= Oxymel =

Mixture of honey and vinegar, used as a medicine

Oxymel (from Latin 'acid and honey', from Ancient Greek ὀξύς 'acid' and μέλι 'honey') is a mixture of honey and vinegar, historically used as a medicine.

Its name is often found in Renaissance (and later) pharmacopoeiae in Late Latin form as either a countable or uncountable noun.
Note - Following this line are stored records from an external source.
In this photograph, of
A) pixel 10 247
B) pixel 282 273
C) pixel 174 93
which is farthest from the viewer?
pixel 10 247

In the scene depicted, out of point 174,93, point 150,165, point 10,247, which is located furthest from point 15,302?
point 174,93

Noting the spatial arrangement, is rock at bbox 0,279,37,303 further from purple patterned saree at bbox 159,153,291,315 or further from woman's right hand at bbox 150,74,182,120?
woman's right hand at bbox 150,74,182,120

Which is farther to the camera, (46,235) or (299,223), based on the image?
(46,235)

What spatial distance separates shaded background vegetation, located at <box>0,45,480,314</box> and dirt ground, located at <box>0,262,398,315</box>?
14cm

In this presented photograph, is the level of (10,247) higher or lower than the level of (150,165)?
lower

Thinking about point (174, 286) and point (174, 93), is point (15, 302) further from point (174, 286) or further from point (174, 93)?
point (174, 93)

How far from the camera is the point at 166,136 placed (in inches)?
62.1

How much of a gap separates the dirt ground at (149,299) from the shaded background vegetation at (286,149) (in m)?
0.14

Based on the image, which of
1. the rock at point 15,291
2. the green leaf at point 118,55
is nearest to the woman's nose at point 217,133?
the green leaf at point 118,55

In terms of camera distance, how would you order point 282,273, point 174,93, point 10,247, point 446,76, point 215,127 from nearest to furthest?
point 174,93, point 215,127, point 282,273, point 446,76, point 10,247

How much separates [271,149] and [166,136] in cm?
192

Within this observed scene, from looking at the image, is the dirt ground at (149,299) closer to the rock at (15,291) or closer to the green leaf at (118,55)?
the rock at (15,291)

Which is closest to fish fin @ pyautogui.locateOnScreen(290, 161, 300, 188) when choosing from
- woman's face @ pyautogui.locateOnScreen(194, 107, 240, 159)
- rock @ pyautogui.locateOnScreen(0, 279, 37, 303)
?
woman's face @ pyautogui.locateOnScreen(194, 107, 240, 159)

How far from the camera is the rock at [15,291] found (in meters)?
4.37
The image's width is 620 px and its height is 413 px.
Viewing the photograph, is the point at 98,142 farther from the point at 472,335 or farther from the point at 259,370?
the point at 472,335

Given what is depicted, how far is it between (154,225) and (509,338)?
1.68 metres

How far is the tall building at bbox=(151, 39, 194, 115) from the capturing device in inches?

As a countable noun, it is spelled variously as (singular) oxymellus and oxymellis, and
plural oxymeli and oxymelli.

== Etymology and recipe ==

Cato the Elder describes it thus:

Oxymelli. Fit vinum ex aceto & melle quod oxymel vocaverunt voce Graecanica. Nam (?) dicitur Graecis acetu & mel. Fit autem oxymel hoc modo. Mellis decem librae cum aceti heminis quinque, haec decies subserve faciunt atque ita sinunt inveterare. Themison summus autor damnavit oxymel & hydromel. Est autem hydromel vinum ex aquae & melle confectum, unde & nome. Celebrant autores ex omphacomel, quod fit ex uvae semiacerbae succo & melle fortiter trite unde & nome: Graec enim dicitur uvae acerbae, & vocant uvas & fructus immaturus. Hinc omphalicium oleum dictum, quod ex olivis acerbis quas (?) vocant, fit: & omphacium ex uva, quod vulgo agreste nominitant.
— Cato, reproduced by Columella, De Re Rustica

 A wine made from vinegar and honey, which in Greece was called oxymel, (from Ancient Greek oξύ 'acetu' and μίλ 'mel', hence [Latin] "oxymel"). It is made thus. Ten libras of honey with five heminas of vinegar, which will be subsumed. Themison confused oxymel and hydromel. But hydromel wine is made from water and honey, hence the name. Its name recalls the creation of omphacomel, which is made from semi-dry [i.e. sharp] grapes and sweet honey, hence the name, from Ancient Greek όμφας 'uvae acerbae, Sour grapes' and όμφαφκας 'fructus immaturus, unripe fruit'. Hence what is called omphalicium oleum ["omphalic oil"], from sour olives which in Greek is called δίγρας(?), and omphacium from grapes, commonly called agreste.

== Use ==

In the 1593 work Enchiridion chirurgicum, oxymel was recommended as part of a treatment for ophthalmia.

Because Latin was (and is) still used widely in medical prescriptions, it was still known by this name in Victorian times:

Form. 206. Haustus cum Plumbi Acetate
℞: Plumbi Acetatis, gr. j. Solve in Aquae Rosae, ℥j.; et adde Oxymellis Simplicis, ʒj.; Tinct. Opii, ♏︎v.; Tinct. Digitalis, ♏︎x. Fiat Haustus, quartis vel sextis horis sumendus.
— James Copland, A Dictionary of Practical Medicine (1855)

Formula 206. Drink with lead(II) acetate

 Prescription: Lead acetate one grain. Dissolve in rose water, one ounce; and add undiluted oxymel, one drachm; tincture of opium, five minims; tincture of digitalis, ten minims. To be taken every four to six hours.

== Modern use ==
Clinical trials involving oxymel have investigated its impacts on chronic medical conditions including obesity although low sample sizes and lack of data mean that more research is needed before drawing conclusions.